Мама Саффи поет. Она прижимает к груди двухмесячного Петера, дитя прошлогодней побывки, ну да, работа на заводе Байера – не синекура, это тоже военная служба, нельзя поехать куда захочется и когда захочется, Петер зарылся головенкой в мамину грудь, а она поет, для него и для других детей, “Alle meine Entchen schwimmen auf dem See”, все мои утята плавают в озере, плавают в озере, их пятеро, они облепили ее, тискают, хватают за что придется, каждому хочется ее потрогать, хоть краешек платья, хоть локоть, хоть локон, Kopfchen in das Wasser, Schwдnzchen in die Hцb… Она качает Петера и поет, и почти ничего больше не слышно, почти ничего, головкой в воду, хвостиком вверх, нет, это не самолетное эхо отдается в теле Mutti, это ее песенка, но потом – никуда не денешься – они явственно слышат за песенкой тот самый знакомый гул, и вот оно: протяжный свист, и ночное небо взрывается салютом, загорается тысячей елочных свечей, О Tannenbaum, и Саффи больше нет, нет ничего, кроме леденящего ужаса, тряски, вихря, воздушного смерча, снаряды рвутся, кажется, в ее голове – словно череп раскалывается, трескается, – и звенят, разлетаясь, осыпаясь, оконные стекла, веселый звон – ха-ха-ха, динь-дон, ряженые идут! – а потом крик.

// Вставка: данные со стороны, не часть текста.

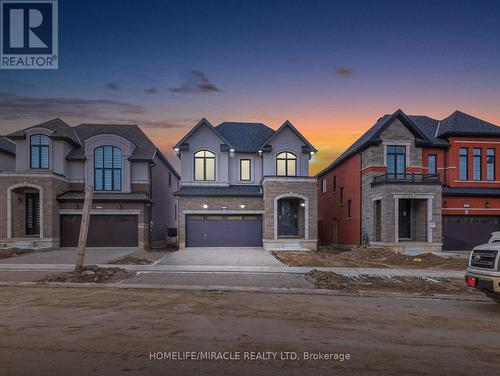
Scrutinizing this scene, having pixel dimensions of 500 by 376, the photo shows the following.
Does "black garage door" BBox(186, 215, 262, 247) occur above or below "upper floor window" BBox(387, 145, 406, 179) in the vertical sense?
below

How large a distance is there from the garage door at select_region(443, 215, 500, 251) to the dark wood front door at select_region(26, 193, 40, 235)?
2924 cm

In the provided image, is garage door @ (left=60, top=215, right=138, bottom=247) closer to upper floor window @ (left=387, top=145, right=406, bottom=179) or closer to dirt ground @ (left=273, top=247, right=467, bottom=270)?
dirt ground @ (left=273, top=247, right=467, bottom=270)

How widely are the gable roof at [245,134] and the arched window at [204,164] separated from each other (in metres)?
2.18

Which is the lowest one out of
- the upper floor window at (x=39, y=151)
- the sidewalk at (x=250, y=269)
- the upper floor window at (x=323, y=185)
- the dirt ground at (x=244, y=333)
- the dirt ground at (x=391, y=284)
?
the sidewalk at (x=250, y=269)

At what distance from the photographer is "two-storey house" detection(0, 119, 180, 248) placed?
2170 cm

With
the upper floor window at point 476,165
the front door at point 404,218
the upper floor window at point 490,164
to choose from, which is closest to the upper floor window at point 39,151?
the front door at point 404,218

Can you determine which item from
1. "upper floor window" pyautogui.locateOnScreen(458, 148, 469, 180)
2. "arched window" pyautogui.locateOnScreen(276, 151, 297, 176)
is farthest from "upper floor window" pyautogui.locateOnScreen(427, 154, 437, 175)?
"arched window" pyautogui.locateOnScreen(276, 151, 297, 176)

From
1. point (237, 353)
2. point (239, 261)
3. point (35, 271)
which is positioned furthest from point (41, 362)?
point (239, 261)

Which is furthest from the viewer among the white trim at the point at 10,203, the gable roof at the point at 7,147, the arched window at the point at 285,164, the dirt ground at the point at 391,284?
the gable roof at the point at 7,147

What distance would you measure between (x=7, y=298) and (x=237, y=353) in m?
7.55

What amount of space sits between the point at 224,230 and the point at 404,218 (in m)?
13.0

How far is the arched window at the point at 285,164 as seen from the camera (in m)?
25.6

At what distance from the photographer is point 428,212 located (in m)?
21.6

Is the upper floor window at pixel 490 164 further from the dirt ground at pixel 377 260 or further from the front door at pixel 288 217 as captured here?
the front door at pixel 288 217
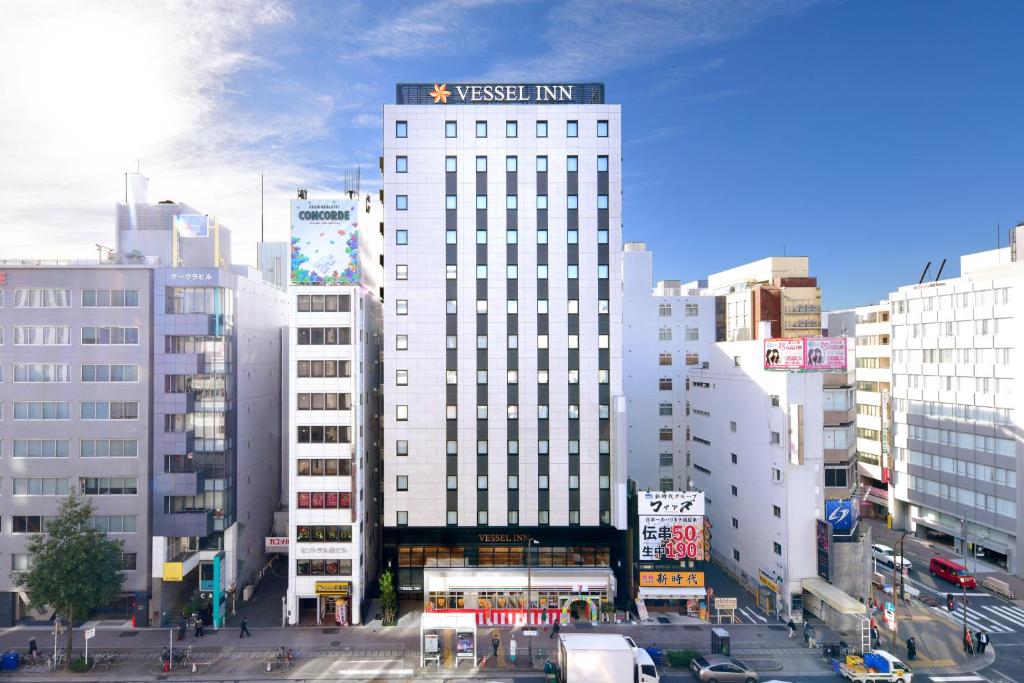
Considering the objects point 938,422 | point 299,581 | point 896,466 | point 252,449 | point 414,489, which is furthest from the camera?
point 896,466

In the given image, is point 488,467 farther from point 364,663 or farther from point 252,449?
point 252,449

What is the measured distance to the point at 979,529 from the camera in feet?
222

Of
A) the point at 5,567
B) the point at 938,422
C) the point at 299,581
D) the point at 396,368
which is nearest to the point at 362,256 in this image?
the point at 396,368

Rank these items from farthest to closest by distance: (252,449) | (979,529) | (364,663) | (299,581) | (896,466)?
(896,466) → (979,529) → (252,449) → (299,581) → (364,663)

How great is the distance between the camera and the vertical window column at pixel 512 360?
55719mm

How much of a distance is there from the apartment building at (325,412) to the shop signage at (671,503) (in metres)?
25.0

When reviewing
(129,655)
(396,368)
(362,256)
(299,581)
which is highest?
(362,256)

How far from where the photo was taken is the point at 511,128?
57281 mm

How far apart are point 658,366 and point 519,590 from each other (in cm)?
3838

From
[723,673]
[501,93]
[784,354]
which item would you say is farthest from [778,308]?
[723,673]

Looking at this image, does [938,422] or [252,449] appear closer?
[252,449]

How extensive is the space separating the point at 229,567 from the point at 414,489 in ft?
57.2

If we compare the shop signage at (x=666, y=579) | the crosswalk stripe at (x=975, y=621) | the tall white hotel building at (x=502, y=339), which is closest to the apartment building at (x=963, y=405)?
the crosswalk stripe at (x=975, y=621)

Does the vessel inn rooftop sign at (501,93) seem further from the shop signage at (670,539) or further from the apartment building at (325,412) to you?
the shop signage at (670,539)
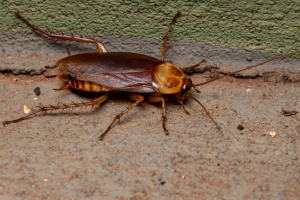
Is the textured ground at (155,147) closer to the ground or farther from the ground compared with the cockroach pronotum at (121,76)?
closer to the ground

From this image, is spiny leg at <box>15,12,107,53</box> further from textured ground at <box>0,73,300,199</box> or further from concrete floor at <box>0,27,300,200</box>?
textured ground at <box>0,73,300,199</box>

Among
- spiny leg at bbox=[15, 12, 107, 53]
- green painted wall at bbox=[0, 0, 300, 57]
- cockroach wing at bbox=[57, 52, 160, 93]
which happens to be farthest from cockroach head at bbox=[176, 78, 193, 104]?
spiny leg at bbox=[15, 12, 107, 53]

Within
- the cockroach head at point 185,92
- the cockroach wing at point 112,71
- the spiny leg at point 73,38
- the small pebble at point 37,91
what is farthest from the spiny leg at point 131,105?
the small pebble at point 37,91

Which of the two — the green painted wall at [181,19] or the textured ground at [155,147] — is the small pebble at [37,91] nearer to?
the textured ground at [155,147]

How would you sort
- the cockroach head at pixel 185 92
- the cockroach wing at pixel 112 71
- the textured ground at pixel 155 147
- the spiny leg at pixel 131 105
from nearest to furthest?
1. the textured ground at pixel 155 147
2. the spiny leg at pixel 131 105
3. the cockroach wing at pixel 112 71
4. the cockroach head at pixel 185 92

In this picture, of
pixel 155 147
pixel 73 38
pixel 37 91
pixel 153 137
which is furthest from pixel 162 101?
pixel 37 91

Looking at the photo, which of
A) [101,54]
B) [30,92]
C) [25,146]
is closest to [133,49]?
[101,54]

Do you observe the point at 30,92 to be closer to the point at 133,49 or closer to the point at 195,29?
the point at 133,49
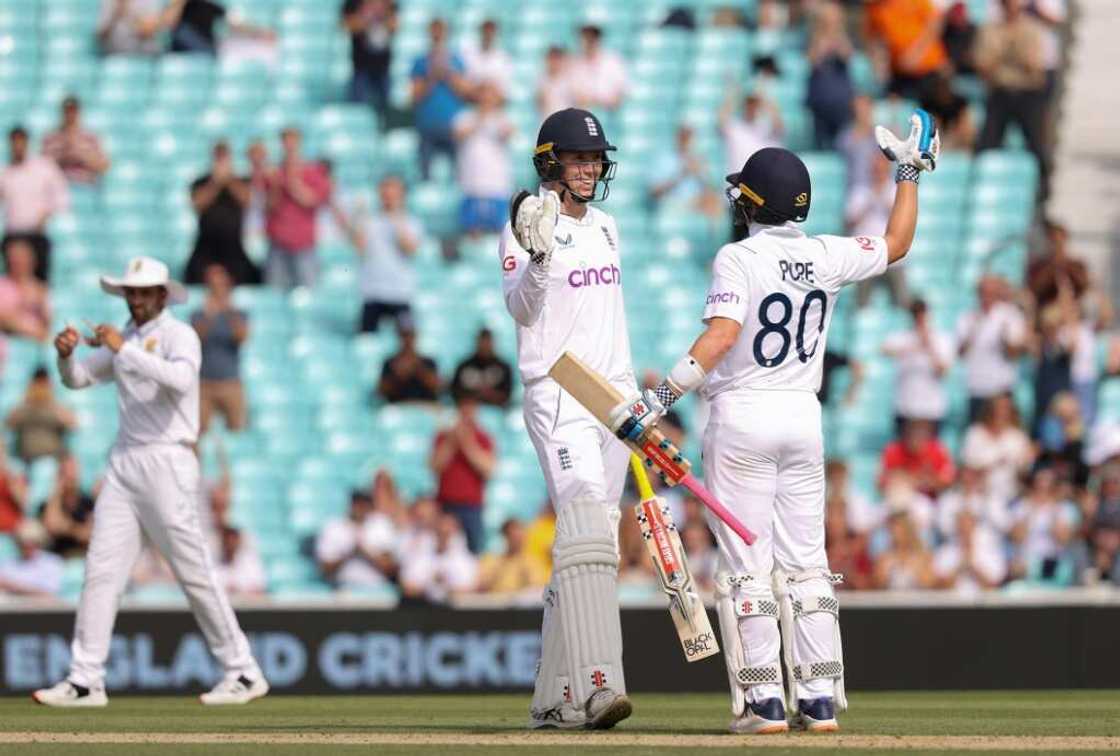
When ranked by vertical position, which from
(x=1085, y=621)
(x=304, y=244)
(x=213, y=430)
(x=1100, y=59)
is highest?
(x=1100, y=59)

Бесконечный женский крик, он раскалывает вас надвое с головы до ног, как молния раскалывает небо. Это не здесь так истошно кричат, здесь мы – вот они все, забились в один угол горкой ручек-ножек, – это рядом, в соседний дом, наверно, угодило, неужели никогда не прекратится этот крик? Да что же это такое?

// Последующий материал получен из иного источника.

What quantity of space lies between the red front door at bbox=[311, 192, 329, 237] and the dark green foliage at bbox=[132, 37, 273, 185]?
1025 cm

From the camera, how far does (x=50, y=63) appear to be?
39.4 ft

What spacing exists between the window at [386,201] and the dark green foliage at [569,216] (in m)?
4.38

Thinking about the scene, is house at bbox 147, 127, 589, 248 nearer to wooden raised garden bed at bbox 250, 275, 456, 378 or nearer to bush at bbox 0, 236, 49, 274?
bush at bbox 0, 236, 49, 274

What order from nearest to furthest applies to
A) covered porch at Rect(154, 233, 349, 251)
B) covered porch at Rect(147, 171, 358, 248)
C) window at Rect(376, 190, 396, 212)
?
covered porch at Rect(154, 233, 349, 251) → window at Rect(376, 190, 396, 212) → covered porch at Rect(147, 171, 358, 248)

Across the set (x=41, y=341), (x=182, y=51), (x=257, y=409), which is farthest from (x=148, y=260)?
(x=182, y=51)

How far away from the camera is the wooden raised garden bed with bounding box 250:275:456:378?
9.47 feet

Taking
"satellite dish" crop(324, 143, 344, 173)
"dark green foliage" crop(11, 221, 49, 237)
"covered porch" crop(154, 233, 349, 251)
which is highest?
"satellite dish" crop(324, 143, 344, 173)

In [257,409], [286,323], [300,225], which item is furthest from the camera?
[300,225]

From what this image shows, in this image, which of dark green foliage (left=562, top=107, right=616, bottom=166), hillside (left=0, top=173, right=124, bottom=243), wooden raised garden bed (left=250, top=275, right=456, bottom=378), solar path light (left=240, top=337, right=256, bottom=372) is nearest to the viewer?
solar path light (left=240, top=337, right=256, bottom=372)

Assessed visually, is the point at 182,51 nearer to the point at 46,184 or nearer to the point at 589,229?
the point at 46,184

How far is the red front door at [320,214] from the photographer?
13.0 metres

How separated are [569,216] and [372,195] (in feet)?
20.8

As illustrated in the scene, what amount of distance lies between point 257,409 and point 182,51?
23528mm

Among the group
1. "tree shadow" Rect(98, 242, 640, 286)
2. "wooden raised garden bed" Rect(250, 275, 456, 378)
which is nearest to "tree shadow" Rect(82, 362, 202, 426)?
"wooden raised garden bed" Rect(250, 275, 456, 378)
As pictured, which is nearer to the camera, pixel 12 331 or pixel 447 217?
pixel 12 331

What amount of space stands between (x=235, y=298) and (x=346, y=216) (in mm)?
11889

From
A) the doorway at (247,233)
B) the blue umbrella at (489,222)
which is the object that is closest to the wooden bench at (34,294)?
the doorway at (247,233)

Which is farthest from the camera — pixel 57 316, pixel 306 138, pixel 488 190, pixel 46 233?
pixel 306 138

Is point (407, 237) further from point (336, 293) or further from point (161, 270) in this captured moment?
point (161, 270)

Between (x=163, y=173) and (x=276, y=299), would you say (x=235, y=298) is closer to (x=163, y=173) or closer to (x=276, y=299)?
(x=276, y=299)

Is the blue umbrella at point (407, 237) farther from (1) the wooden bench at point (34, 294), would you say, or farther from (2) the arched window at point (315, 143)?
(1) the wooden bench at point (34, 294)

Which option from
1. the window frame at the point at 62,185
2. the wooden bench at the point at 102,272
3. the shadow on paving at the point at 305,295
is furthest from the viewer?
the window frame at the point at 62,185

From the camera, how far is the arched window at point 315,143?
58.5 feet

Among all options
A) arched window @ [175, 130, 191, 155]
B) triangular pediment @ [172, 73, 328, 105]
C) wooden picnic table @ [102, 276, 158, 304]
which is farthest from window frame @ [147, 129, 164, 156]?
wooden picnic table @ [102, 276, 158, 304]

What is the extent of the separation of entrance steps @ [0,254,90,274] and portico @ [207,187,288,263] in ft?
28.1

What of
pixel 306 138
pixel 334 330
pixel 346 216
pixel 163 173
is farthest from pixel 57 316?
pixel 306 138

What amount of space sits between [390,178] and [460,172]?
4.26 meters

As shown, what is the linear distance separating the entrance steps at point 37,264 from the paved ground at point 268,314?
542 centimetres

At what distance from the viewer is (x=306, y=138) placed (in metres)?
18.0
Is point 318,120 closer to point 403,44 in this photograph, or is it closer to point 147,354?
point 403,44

Все кончилось. Самолеты улетели, и снова тишина, слышны только рыдания фрау Зильбер, соседки. Сегодня ее очередь, не наша, крыша ее дома обвалилась, и ее дочке Лотте, семи с половиной лет – Лотта, лучшая подружка Саффи, та самая Лотта, с которой Саффи играет по воскресеньям в лошадок, Mensch argere dich nicht, не переживайте, это игра такая, жизнь такая, если я попаду на ту же клеточку, что и ты, тебе не везет, возвращаешься в конюшню и не можешь выйти, пока не выкинешь шестерку, кидаешь-кидаешь кубик, а шестерки все нет, не везет, но стоит ли переживать, надо уметь проигрывать, если ты хороший игрок, ведь игра есть игра, жизнь есть жизнь, воспитание, хорошие манеры, где розы, там и шипы, привыкай уже сейчас, можешь тяжко вздохнуть, но потом лучше пожми плечами и постарайся рассмеяться, потому что игра есть игра, правда? – Лотте размозжило правую ногу и правую руку большой потолочной балкой.

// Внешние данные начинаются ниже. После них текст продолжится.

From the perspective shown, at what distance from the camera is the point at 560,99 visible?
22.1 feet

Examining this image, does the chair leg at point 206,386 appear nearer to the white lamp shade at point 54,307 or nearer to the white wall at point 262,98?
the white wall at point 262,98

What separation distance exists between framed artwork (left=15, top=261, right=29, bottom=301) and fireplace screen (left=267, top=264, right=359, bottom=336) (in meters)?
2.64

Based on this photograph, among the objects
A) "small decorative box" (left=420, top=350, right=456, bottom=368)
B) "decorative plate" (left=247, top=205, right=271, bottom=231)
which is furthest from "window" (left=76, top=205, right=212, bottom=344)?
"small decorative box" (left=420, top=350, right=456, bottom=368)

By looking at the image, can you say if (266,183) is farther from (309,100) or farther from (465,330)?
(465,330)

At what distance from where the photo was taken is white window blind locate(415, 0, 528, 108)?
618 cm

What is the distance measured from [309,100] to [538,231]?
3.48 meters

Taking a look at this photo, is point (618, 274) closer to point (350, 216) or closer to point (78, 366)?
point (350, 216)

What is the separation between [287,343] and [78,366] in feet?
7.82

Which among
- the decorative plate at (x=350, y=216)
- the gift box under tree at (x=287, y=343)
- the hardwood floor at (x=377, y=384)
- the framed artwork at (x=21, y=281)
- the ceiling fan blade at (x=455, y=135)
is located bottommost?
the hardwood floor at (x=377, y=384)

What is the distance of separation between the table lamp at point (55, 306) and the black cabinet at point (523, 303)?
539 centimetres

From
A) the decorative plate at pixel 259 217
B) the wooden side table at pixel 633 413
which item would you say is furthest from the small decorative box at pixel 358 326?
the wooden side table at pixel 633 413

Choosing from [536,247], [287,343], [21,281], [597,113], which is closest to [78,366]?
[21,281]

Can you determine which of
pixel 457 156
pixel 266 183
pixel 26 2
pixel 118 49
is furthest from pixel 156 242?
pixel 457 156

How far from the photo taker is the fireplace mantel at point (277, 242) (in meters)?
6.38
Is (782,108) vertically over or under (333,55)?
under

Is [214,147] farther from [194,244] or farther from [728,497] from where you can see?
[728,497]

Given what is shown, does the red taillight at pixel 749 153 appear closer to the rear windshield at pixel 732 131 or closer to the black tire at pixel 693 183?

Саффи прибегает вместе с мамой: Лотта так и лежит там придавленная, без движения, без сознания – мертвая? – нет, не мертвая, она дышит, но руку и ногу не вытащить из-под тяжелой дубовой балки, там сплошное кровавое месиво.

* * *

Эмиль спит. Сирена! Липкий страх сжимает горло Саффи, и, прежде чем до нее доходит, прежде чем ее мозг успевает осознать хоть одну спасительную мысль: звонок, не сирена, Париж, не Берлин, взрослая, не маленькая, – у нее перехватывает дыхание.

Звонок, не сирена.

Иди к двери, открой, ничего не взорвется, никто не умрет.

Это консьержка, мадемуазель Бланш. Ей бы не хотелось, чтобы Саффи подумала, будто она вмешивается не в свои дела, но… она немного обеспокоена: никто не выходит из квартиры месье Лепажа, с тех пор как он уехал двое суток назад. Она решила наведаться, просто для очистки совести.

– Вот, мадам, – она протягивает конверт, большой, но не такой уж толстый, – я не смогла просунуть его под дверь.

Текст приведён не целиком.